PITTSBURGH, Pa. – Villanova’s 2015 tournament loss to NC State in the round of 32 had no bearing on today’s outcome against Alabama. But it would be hard to argue the Cats’ recent history in the second games of the opening weekend didn’t briefly hang over PPG Paints Arena Saturday.
Especially after stars Jalen Brunson and Mikal Bridges combined for five first half points and a pesky Crimson Tide squad only trailed 32-27 at the break.
If not for Donte DiVincenzo’s five threes in the opening stanza, paranoia might have set in for those who made the trip across the Pennsylvania Turnpike to watch Jay Wright’s top-seeded team.
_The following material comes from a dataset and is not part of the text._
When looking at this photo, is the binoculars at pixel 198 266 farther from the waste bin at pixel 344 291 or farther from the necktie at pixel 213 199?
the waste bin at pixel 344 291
Brunson sat for most of the half because of foul trouble, and Bridges struggled to find his touch—he missed all five of his goal field attempts. Whatever Wright said at halftime must have clicked for the Big East champs, and most notably, Bridges.
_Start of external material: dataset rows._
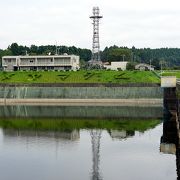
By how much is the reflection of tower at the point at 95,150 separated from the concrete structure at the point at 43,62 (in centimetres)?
6144

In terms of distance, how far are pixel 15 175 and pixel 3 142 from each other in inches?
505

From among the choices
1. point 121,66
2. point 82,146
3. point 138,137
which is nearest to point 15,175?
point 82,146

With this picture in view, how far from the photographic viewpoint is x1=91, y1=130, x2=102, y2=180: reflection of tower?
30053mm

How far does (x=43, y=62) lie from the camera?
110m

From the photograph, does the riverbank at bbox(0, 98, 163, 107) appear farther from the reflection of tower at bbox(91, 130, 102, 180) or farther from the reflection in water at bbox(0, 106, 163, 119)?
the reflection of tower at bbox(91, 130, 102, 180)

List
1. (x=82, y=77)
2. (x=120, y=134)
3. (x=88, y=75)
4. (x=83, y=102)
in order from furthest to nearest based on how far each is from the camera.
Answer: (x=88, y=75) < (x=82, y=77) < (x=83, y=102) < (x=120, y=134)

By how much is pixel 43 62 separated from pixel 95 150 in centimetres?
7357

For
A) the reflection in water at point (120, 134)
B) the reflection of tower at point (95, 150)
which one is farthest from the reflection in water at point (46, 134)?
the reflection in water at point (120, 134)

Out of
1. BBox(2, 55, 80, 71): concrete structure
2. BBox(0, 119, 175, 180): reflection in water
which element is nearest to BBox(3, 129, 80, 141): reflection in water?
BBox(0, 119, 175, 180): reflection in water

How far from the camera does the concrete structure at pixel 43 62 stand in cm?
10894

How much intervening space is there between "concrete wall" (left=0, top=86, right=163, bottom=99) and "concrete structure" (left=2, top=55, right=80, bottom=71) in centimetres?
2922

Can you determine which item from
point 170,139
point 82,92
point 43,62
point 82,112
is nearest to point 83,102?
point 82,92

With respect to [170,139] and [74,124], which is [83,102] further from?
[170,139]

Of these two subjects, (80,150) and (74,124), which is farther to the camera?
(74,124)
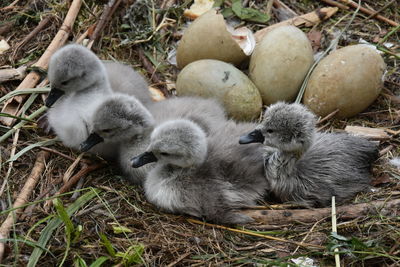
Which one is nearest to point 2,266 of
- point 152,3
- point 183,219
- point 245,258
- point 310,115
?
point 183,219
The projected lottery pick erupted for 22 points after the break, and Villanova stormed into the Sweet 16 behind a blazing second half shooting performance, rolling the Tide, 81-58.
The second round has tormented Wright and Villanova in recent memory. The aforementioned loss to NC State here in Pittsburgh three years ago and again to Wisconsin in last year. After a less than inspiring first half, the Cats quickly squashed any chance of seeing their season end early.
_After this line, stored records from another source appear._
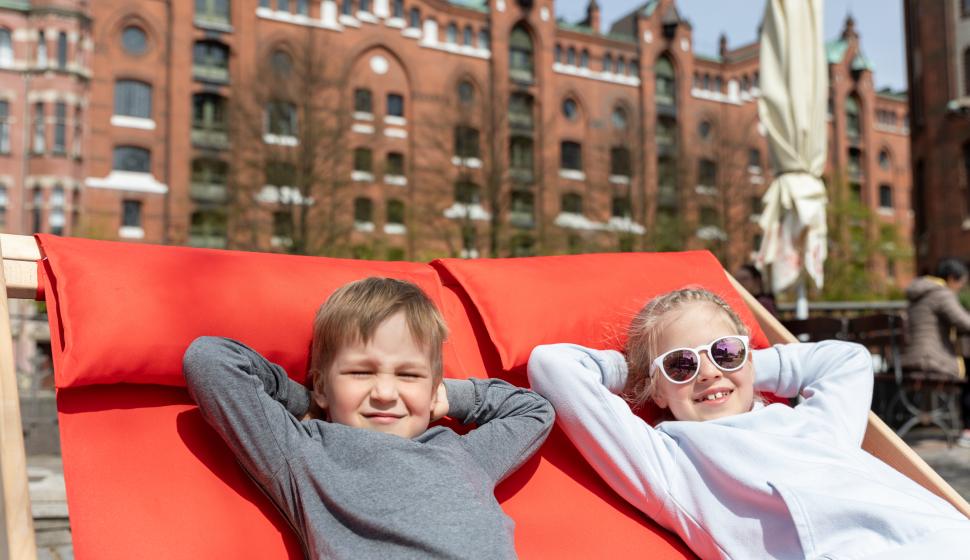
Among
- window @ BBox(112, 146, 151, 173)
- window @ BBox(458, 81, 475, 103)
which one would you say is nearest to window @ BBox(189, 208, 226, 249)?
window @ BBox(112, 146, 151, 173)

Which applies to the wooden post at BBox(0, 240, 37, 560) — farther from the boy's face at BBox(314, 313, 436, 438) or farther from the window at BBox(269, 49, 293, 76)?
the window at BBox(269, 49, 293, 76)

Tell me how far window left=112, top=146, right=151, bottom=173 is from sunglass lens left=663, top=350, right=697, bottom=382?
84.9ft

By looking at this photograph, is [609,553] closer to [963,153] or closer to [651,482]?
[651,482]

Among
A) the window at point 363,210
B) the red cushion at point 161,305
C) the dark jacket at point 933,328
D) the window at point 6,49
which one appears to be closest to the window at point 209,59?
the window at point 6,49

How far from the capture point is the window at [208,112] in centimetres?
2595

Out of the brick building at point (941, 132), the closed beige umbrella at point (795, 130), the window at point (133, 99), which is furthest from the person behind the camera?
the window at point (133, 99)

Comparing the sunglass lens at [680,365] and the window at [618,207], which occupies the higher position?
the window at [618,207]

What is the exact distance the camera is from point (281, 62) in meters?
25.9

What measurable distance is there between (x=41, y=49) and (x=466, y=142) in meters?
13.3

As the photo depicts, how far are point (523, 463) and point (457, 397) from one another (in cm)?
24

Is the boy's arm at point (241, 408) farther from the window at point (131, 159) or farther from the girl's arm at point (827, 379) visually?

Villanova looked every bit of a national title contender to start the second half, zipping the ball around the perimeter and finding open shooters. Bridges scored 16 points in the first four and a half minutes, including 11 straight at one point, to turn a two-possession ballgame into a 22-point laugher. He finished with a game-high 23 points.
“Coach told me to be aggressive and be ready, play off my jump shot,” Bridges said. “My teammates found me wide open, and it was catch and shoot.”
The Cats as a team hit their first eight attempts from deep to start the second half and drilled 17 overall for the game, tying a season high. They ramped up the defensive pressure, too.
Alabama shot 48 percent as a team in the first 20 minutes and controlled the scoring in the paint, 14-4. The Crimson Tide connected on only nine of 25 attempts in the second half, and star freshman Collin Sexton was the only player in double-figures with 17.
“I think Mikal explained it best, because we have the freedom to shoot because we’re not really worried whether shots go in or not,” Wright said of his team’s second half defense. “Some nights they’re going in, some nights they’re not. What we can control is how well play together defensively and how hard we play defensively.”
“It’s been a challenge for this team because we have a lot of young guys, and we’ve been getting better as the season has gone one. I think what’s exciting about this team is that we’re probably playing our best defense and rebounding the best now than we have all year.”
With Brunson and Bridges struggling in the first half, DiVincenzo, the pride of Wilmington, Del., carried Villanova. He connected for three straight triples during one stretch, and his fifth three in the waning seconds of the half injected the Cats bench with a dose of momentum that ultimately carried over through the break.
“It’s more responsibility of making the right play,” DiVincenzo said of stepping up in the first half for Brunson and Bridges. “I just know when I’ve got it going, a couple shots going down, they were loading to me, trying to deny the ball. I just had to make the right play, whether it was a shot or pass.”
Villanova entered the tournament as one of the favorites to win it all, and with top overall seed Virginia and trendy pick Arizona having already exited, the Cats might now be the clear favorite. If they continue their hot shooting ways, not many teams will have the firepower to keep up with them.
They’ll return to Boston for the regional final, the site of Scottie Reynolds’ thrilling game-winner in 2009 over Pittsburgh and Jamie Dixon. Waiting for Cats will be either West Virginia or Marshall. Those two teams will duke it out Sunday at 9:40 p.m. EST in San Diego for Mountain State Supremacy.